> WHAT IS BEING ASKED
Reprint all records below exactly. No images.
RECORDED INFORMATION below:
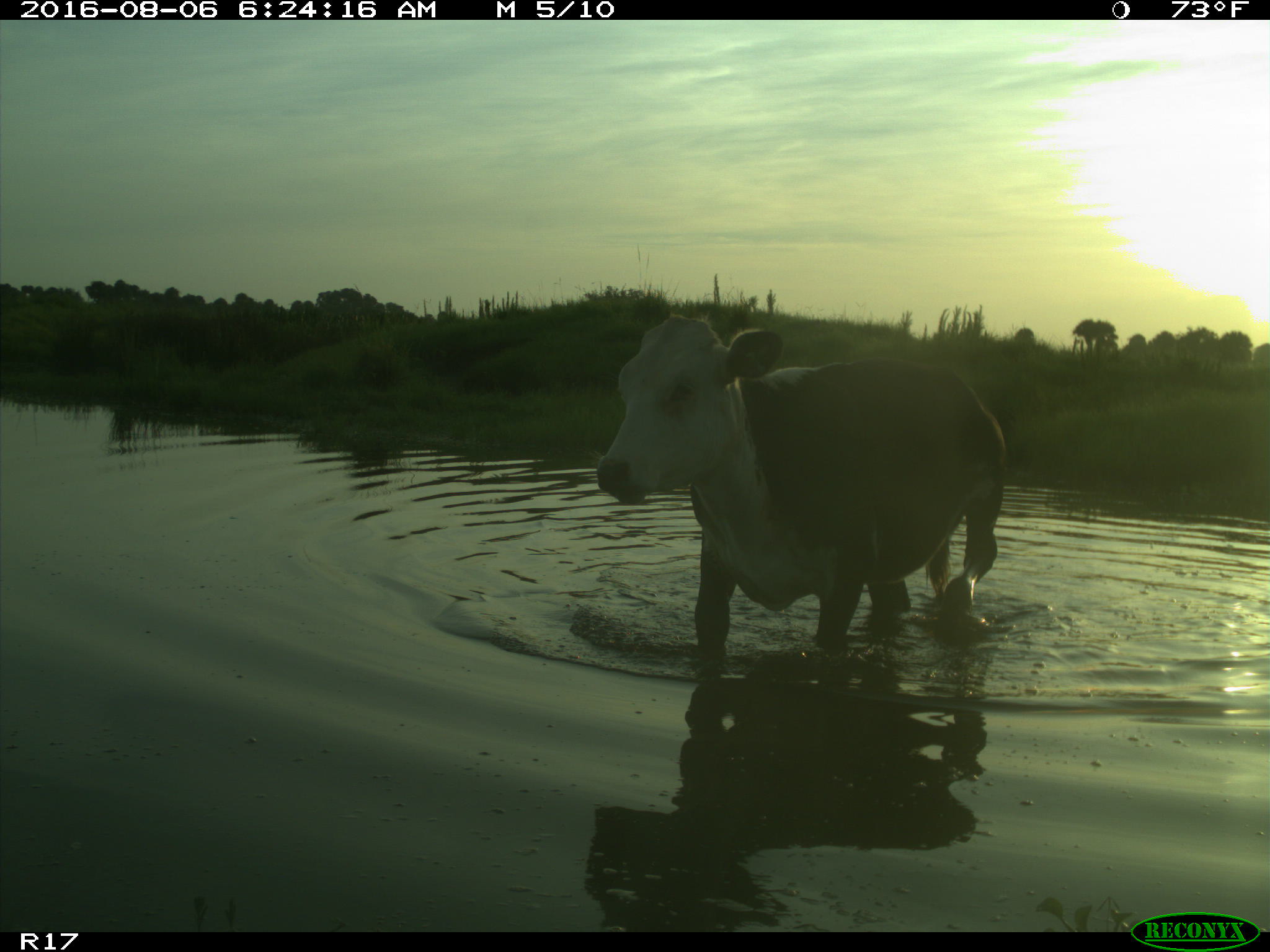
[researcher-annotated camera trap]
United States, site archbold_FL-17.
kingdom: Animalia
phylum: Chordata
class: Mammalia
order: Artiodactyla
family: Bovidae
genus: Bos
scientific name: Bos taurus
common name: domestic cow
Bos taurus (domestic cow).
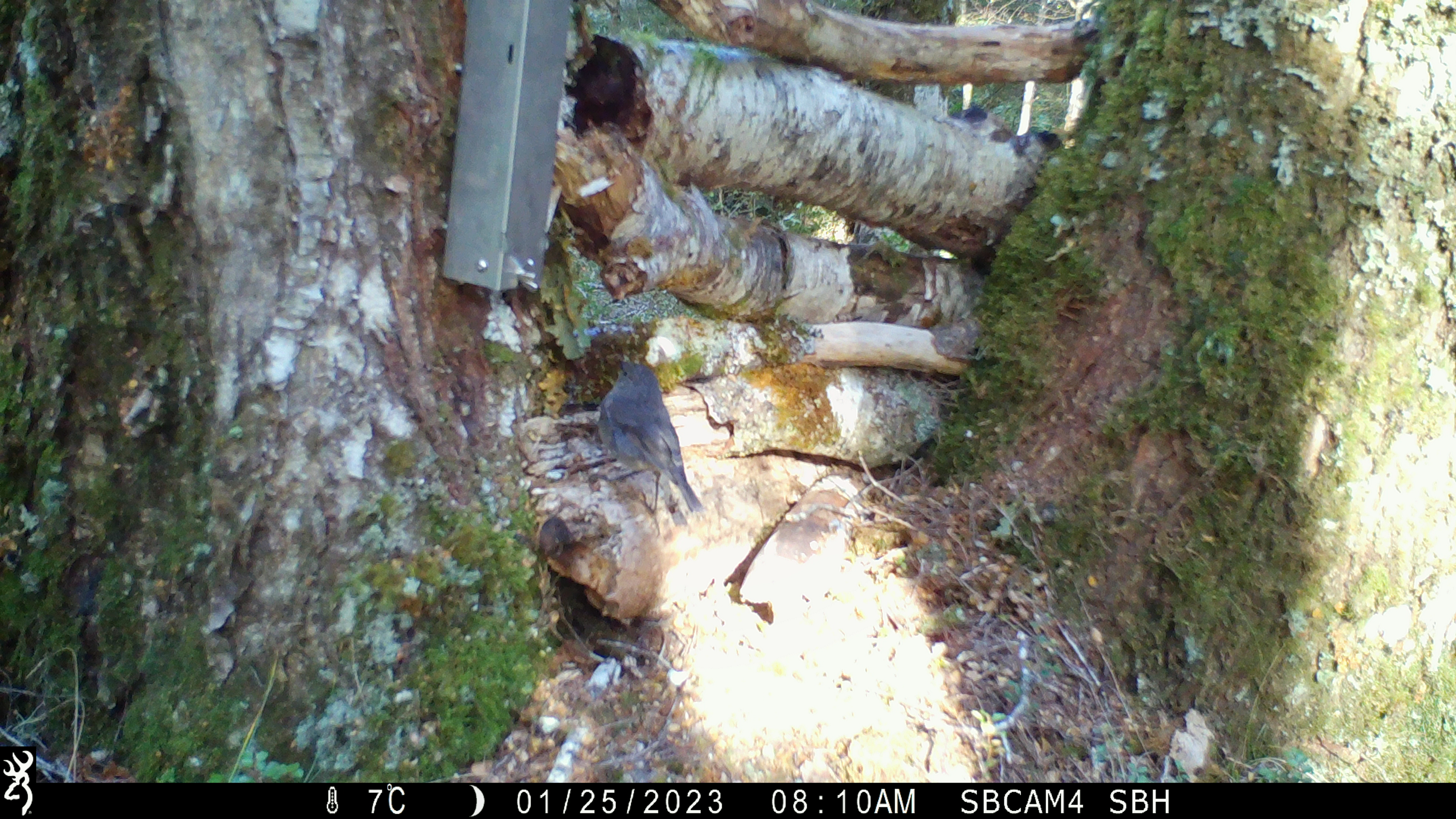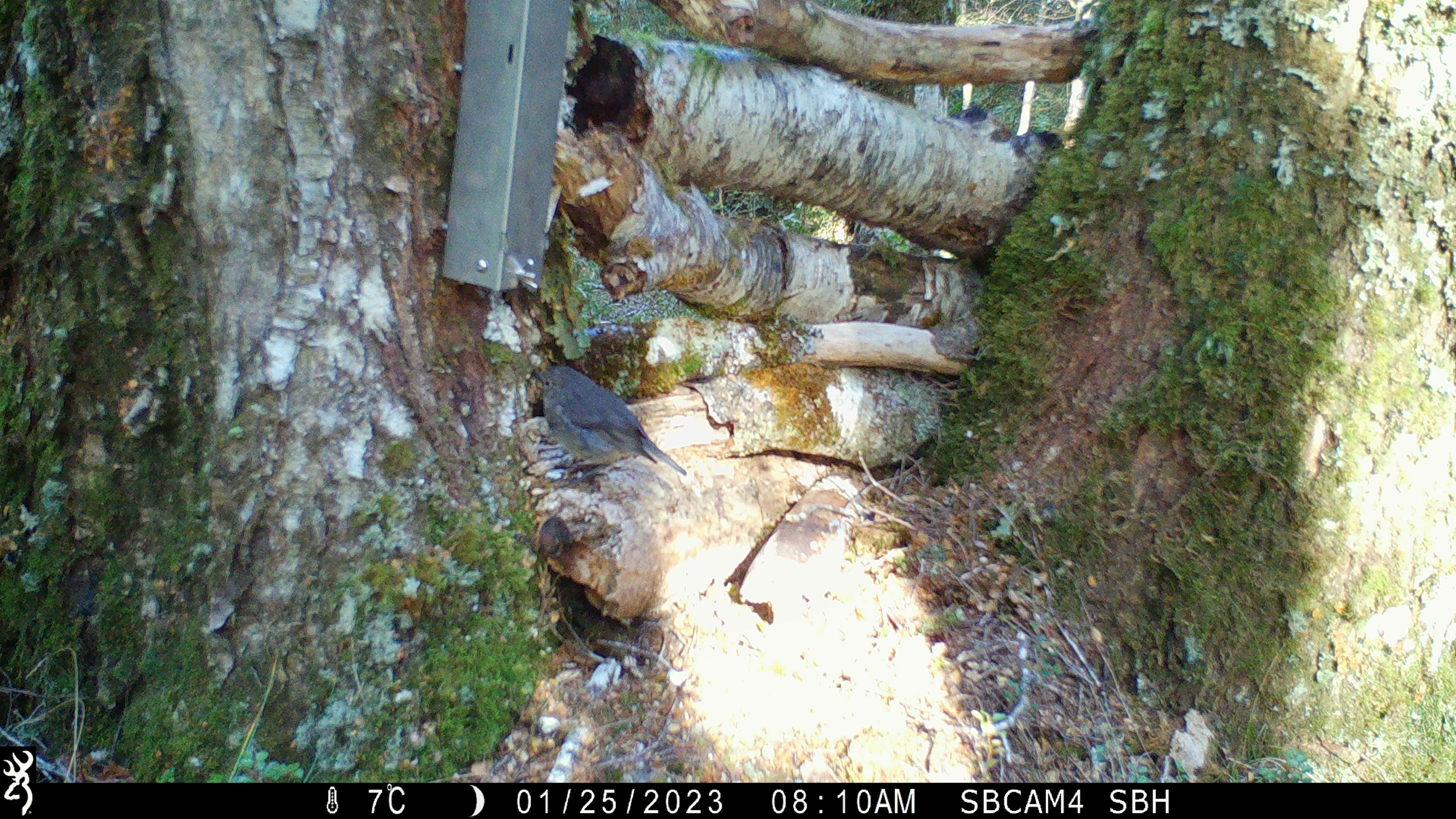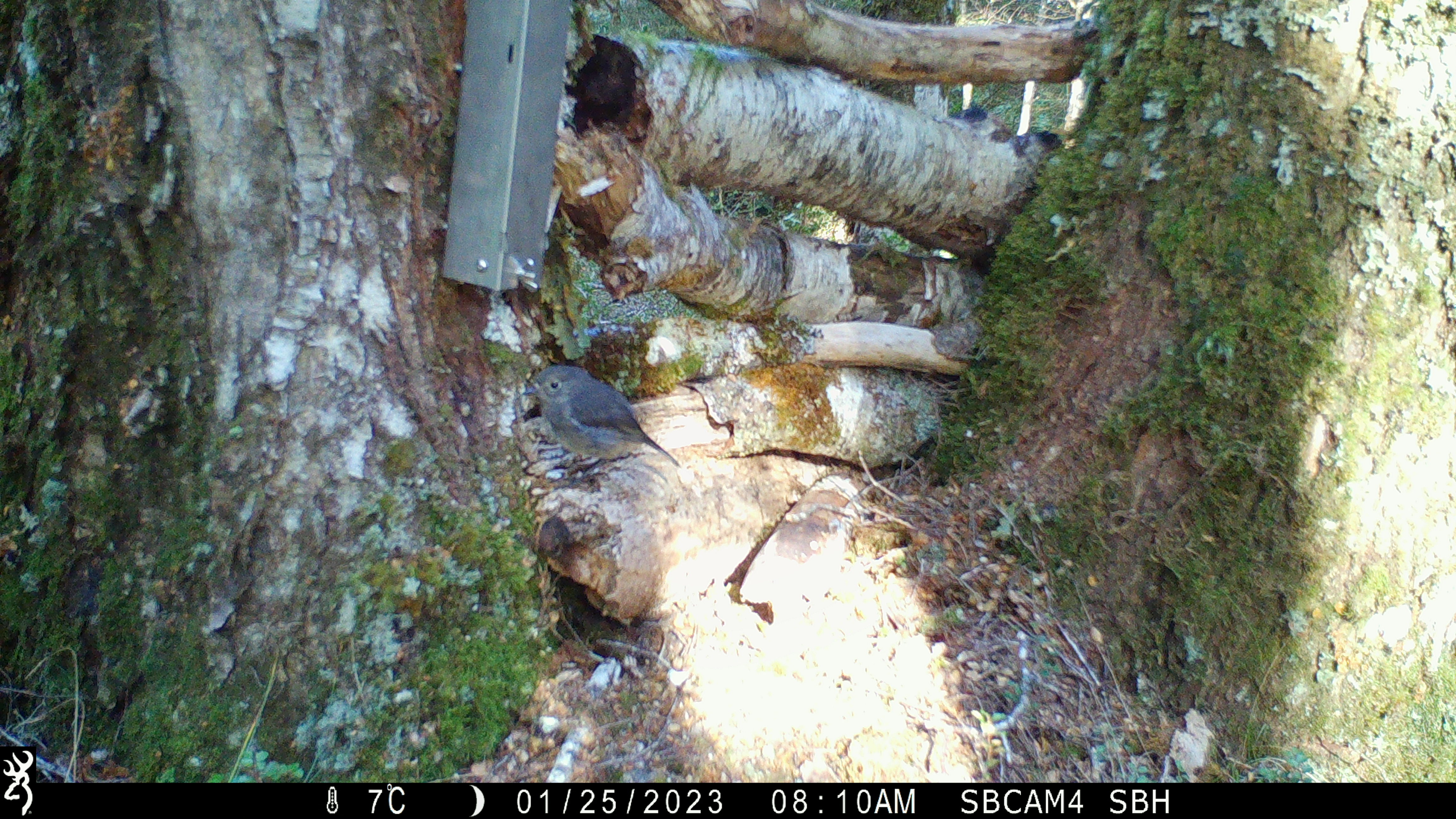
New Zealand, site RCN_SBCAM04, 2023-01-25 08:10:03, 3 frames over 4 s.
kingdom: Animalia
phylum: Chordata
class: Aves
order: Passeriformes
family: Petroicidae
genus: Petroica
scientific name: Petroica australis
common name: new zealand robin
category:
End of RECORDED INFORMATION.
> EXERCISE RESULT
[researcher-annotated camera trap]
United States, site archbold_FL-17.
kingdom: Animalia
phylum: Chordata
class: Mammalia
order: Artiodactyla
family: Bovidae
genus: Bos
scientific name: Bos taurus
common name: domestic cow
Bos taurus (domestic cow).
New Zealand, site RCN_SBCAM04, 2023-01-25 08:10:03, 3 frames over 4 s.
kingdom: Animalia
phylum: Chordata
class: Aves
order: Passeriformes
family: Petroicidae
genus: Petroica
scientific name: Petroica australis
common name: new zealand robin
category:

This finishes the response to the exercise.